To implement mandatory logging, an attacker (or defender) crafts a tool description that forces the LLM, **before invoking any other tool**, to execute a logging function. This function injects the necessary telemetry into a benign or controlled channel.
In A2A, the "Agent Card" serves as the capability manifest. By manipulating the fields within this card to falsely claim superior competency, an attacker hijacks the routing logic of the host agent, ensuring sensitive data is directed to the compromised service endpoint for interception or data manipulation (returning false results).
## Practical Implications
### For Security Practitioners
- Security teams must assume that all data ingested or processed by an LLM through an MCP tool is susceptible to inspection or manipulation unless explicitly mitigated.
- The introduction of these protocols necessitates a paradigm shift towards **policy-as-code enforced via the agent layer**, rather than relying solely on traditional network or endpoint security.
### For Defenders
- **Implement Layered Approval:** Where possible, defensive MCP clients should inject "canary" tools or logging agents that explicitly intercept and record all proposed tool calls prior to execution confirmation.
- **Strict Capability Validation (A2A):** Defenses against A2A attacks require establishing a trust model that cryptographically validates the claimed capabilities in an Agent Card, rather than solely relying on descriptive text parsed by an LLM.

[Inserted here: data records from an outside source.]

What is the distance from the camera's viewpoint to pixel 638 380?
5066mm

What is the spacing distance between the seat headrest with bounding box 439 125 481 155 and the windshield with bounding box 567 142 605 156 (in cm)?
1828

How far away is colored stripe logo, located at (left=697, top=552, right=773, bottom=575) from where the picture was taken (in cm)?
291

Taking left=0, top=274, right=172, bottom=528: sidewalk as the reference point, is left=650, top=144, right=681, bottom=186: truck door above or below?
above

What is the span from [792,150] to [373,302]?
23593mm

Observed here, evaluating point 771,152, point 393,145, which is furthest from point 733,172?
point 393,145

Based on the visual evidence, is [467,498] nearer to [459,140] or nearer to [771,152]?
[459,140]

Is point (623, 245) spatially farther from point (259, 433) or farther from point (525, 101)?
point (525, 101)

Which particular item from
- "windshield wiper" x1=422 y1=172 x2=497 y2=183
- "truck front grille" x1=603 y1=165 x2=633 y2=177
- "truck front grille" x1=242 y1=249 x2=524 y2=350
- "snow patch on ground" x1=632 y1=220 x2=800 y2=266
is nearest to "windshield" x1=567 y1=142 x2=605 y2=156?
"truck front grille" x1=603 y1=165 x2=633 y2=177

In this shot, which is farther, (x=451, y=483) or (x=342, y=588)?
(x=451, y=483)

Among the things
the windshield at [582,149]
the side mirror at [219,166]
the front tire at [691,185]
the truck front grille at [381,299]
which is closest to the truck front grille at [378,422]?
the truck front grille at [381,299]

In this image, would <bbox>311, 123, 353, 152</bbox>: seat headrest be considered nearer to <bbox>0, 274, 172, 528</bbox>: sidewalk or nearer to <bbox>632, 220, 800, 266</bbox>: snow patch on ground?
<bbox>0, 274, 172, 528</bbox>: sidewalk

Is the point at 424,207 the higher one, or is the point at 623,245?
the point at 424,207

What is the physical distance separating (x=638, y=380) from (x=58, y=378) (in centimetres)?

- **Principle of Least Privilege over Tools:** Permissions given to tools should be reviewed frequently, recognizing that initial user approval does not negate the risk of subsequent hidden execution flows.
### For Researchers
- Further investigation is needed into non-deterministic behavior: How does the variability of LLMs (non-determinism) affect the reliability of injected defensive logic (e.g., tool-based firewalls)?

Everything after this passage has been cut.